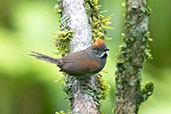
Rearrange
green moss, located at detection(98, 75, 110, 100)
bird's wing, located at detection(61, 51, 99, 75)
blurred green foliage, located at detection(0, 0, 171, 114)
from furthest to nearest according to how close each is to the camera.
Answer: blurred green foliage, located at detection(0, 0, 171, 114), bird's wing, located at detection(61, 51, 99, 75), green moss, located at detection(98, 75, 110, 100)

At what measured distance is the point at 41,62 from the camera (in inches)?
227

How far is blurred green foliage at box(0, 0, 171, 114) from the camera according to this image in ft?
18.2

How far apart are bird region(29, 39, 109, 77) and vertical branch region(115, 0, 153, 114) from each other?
1.36 metres

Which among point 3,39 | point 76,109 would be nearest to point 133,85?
point 76,109

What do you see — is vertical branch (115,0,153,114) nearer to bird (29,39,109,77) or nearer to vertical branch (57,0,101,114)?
vertical branch (57,0,101,114)

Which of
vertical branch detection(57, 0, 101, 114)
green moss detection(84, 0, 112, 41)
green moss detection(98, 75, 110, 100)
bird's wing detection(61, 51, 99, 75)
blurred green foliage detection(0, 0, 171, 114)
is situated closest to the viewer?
vertical branch detection(57, 0, 101, 114)

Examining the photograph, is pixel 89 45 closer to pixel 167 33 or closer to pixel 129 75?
pixel 129 75

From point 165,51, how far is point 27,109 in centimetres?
264

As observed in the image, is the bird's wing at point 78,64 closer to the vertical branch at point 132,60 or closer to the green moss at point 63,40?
the green moss at point 63,40

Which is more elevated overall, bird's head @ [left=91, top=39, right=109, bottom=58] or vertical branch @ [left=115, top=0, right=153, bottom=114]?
bird's head @ [left=91, top=39, right=109, bottom=58]

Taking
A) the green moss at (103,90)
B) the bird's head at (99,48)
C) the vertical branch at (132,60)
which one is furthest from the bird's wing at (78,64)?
the vertical branch at (132,60)

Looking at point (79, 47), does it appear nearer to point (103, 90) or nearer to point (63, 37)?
point (63, 37)

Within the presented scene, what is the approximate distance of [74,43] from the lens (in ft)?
12.8

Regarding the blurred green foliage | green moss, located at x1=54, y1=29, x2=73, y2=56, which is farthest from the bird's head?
the blurred green foliage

== == ==

| Instructions for the task |
Copy every line above word for word, leaving out the picture.

| Correct output |
Rearrange
green moss, located at detection(98, 75, 110, 100)
bird's wing, located at detection(61, 51, 99, 75)
blurred green foliage, located at detection(0, 0, 171, 114)
from furthest to nearest according to how close each is to the camera.
Answer: blurred green foliage, located at detection(0, 0, 171, 114), bird's wing, located at detection(61, 51, 99, 75), green moss, located at detection(98, 75, 110, 100)

At what measured distance is the point at 41,62 from the camera (in inches)?
227

How far is blurred green foliage at box(0, 0, 171, 114) from the camera according to this image in ft?
18.2

How far apart are bird region(29, 39, 109, 77) and vertical branch region(115, 0, 153, 114) from each other?
1.36 metres

Which among point 3,39 | point 76,109 would be nearest to point 133,85?
point 76,109

What do you see — is vertical branch (115,0,153,114) nearer to bird (29,39,109,77) or nearer to vertical branch (57,0,101,114)?
vertical branch (57,0,101,114)

Which of
vertical branch detection(57, 0, 101, 114)
green moss detection(84, 0, 112, 41)
green moss detection(98, 75, 110, 100)
bird's wing detection(61, 51, 99, 75)
blurred green foliage detection(0, 0, 171, 114)
is situated closest to the viewer?
vertical branch detection(57, 0, 101, 114)

Examining the photograph, is pixel 89 45 closer to pixel 167 33 or closer to pixel 129 75?
pixel 129 75

From point 165,51, how far is point 27,109 in centimetres?
264

As observed in the image, is the bird's wing at point 78,64 closer to the vertical branch at point 132,60 or closer to the green moss at point 63,40?
the green moss at point 63,40

Which is more elevated overall, bird's head @ [left=91, top=39, right=109, bottom=58] or vertical branch @ [left=115, top=0, right=153, bottom=114]?
bird's head @ [left=91, top=39, right=109, bottom=58]

Taking
A) the green moss at (103,90)
B) the bird's head at (99,48)
C) the vertical branch at (132,60)
which one is furthest from the bird's wing at (78,64)?
the vertical branch at (132,60)

Looking at point (79, 47), does it appear nearer to point (103, 90) or nearer to point (63, 37)?
point (63, 37)

Within the presented scene, what is the approximate distance of [74,43] from the lens (in ft)?
12.8

Regarding the blurred green foliage | green moss, located at x1=54, y1=29, x2=73, y2=56, which is farthest from the bird's head?
the blurred green foliage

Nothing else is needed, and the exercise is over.